Ações de benfeitoria são vistas pelo viés da ciência em estudo liderado por Jorge Moll

Cientistas do Instituto D’Or (IDOR) finalizaram um estudo sobre a relação existente entre as ações altruístas e os benefícios conferidos ao estado de saúde dos respectivos benfeitores. A equipe, contudo, foi liderada pelo médico Jorge Moll Neto, especialista em neurociências. Além dele, João Ascenso também compôs o grupo de pesquisadores, ao passo que concluiu sua tese de doutorado. Na pesquisa em questão, o que procurou-se elucidar foi a estrutura biológica desencadeada quando determinados indivíduos praticavam atitudes consideradas benéficas.

Dentre os métodos adotados pelo grupo, a ressonância magnética foi o principal deles a fim de que se tornasse possível esclarecer o que de fato ocorria nas estruturas cerebrais dos voluntários. Os cientistas observaram que as pessoas, ao adotarem posturas mais benéficas para com seus semelhantes, passavam a estimular zonas do cérebro costumeiramente acionadas em momentos de prazer. Outros tipos de sensações, segundo os membros da equipe de Jorge Moll também foram descobertos, sobretudo nos aspectos relacionados à intensidade que os atos altruístas alcançavam.

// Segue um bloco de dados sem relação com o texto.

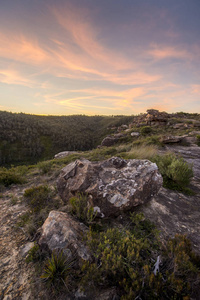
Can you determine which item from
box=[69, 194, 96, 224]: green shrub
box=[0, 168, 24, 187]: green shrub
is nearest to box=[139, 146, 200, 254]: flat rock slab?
box=[69, 194, 96, 224]: green shrub

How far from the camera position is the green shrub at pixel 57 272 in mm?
1845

Algumas zonas do cérebro apresentaram maior ritmo de atividades em detrimento de outras ao se considerar os comportamentos benevolentes. Dentre as regiões mais ativas, destacaram-se na pesquisa comandada por Jorge Moll, o córtex subgenual e a área classificada como septal. Os pesquisadores relacionaram a ativação dessas partes da estrutura cerebral a alguns sentimentos como aqueles ligados à interação que as mães estabelecem com seus filhos. A ciência, por sua vez, explica tal fenômeno como um processo derivado da evolução humana que teve sua fase inicial há milênios.

A idealização da pesquisa, assim como sua execução, foram integralmente realizadas nas dependências do Intituto D’Or e é um exemplo dos trabalhos que a instituição procura desenvolver. Com o objetivo de contribuir para que a ciência nacional possa avançar, o local que é coordenado por Jorge Moll se envolve em ações sociais, o que é possível pelo atuação em algumas áreas médicas, tais como as de medicina interna, pediatria, neurociência e medicina intensiva. Além disso, segmento oncológico também é abrangido pelas tarefas elaboradas pelos membros dos núcleos de ensino e pesquisa do IDOR.

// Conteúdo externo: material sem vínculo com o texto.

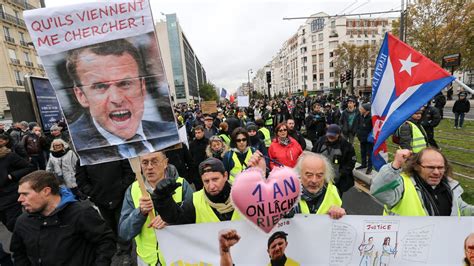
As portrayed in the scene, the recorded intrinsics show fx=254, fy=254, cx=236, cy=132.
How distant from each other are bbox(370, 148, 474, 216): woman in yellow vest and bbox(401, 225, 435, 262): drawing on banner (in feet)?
0.49

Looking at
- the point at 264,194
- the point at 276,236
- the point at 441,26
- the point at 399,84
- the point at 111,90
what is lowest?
the point at 276,236

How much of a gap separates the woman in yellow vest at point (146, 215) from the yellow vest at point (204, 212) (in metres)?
0.19

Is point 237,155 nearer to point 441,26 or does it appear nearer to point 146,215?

Algumas universidades presentes no Rio de Janeiro contribuem para que as atividades do instituto sejam aplicadas à realidade social do estado. Outras instituições de ensino de todo o país já firmaram parcerias com o IDOR, da mesma forma que institutos educacionais estrangeiros. A reunião de esforços, por sua vez, contribuiu para que um percentual maior de pessoas recebesse atendimento médico através do fortalecimento da estrutura voltada à pesquisa científica no país. O estudo em questão é um exemplo de experimento que poderá ser voltado à sociedade.

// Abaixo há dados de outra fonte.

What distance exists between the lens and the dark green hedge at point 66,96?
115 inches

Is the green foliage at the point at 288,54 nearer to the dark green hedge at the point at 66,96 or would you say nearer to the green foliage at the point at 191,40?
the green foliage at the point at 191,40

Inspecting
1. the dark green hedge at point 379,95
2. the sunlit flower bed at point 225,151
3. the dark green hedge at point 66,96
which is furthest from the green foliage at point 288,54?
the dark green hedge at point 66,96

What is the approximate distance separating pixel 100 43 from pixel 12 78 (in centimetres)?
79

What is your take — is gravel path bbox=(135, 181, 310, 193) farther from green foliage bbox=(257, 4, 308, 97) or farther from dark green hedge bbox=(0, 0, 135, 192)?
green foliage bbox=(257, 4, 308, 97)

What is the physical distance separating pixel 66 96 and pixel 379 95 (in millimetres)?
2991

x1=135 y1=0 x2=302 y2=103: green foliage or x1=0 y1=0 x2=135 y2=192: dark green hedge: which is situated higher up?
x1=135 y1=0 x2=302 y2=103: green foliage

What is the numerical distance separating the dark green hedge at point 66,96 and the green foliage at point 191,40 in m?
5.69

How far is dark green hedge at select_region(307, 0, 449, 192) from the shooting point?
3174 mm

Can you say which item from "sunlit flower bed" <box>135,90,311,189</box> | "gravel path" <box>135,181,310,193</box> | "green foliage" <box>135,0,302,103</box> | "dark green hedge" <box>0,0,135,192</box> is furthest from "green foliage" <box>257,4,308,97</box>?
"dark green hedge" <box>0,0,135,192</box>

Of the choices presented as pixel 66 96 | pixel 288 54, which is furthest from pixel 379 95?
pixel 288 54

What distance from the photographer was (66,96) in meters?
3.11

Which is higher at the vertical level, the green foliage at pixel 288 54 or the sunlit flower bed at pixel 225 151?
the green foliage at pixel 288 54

Para que pudesse desenvolver e estruturar melhor os estudos, o IDOR passou a ter disponível uma sede própria inaugurada em 2010. Antes, entretanto, a instituição já atuava, principalmente no âmbito social. O grupo em que o Instituto D’Or está inserido é tido como o maior do segmento, se comparado com os demais que atuam em território brasileiro. Liderado por Jorge Moll, a organização tem potencial para atender cerca de 3 milhões de casos considerados urgentes, além de realizar partos, internações e cirurgias diversas.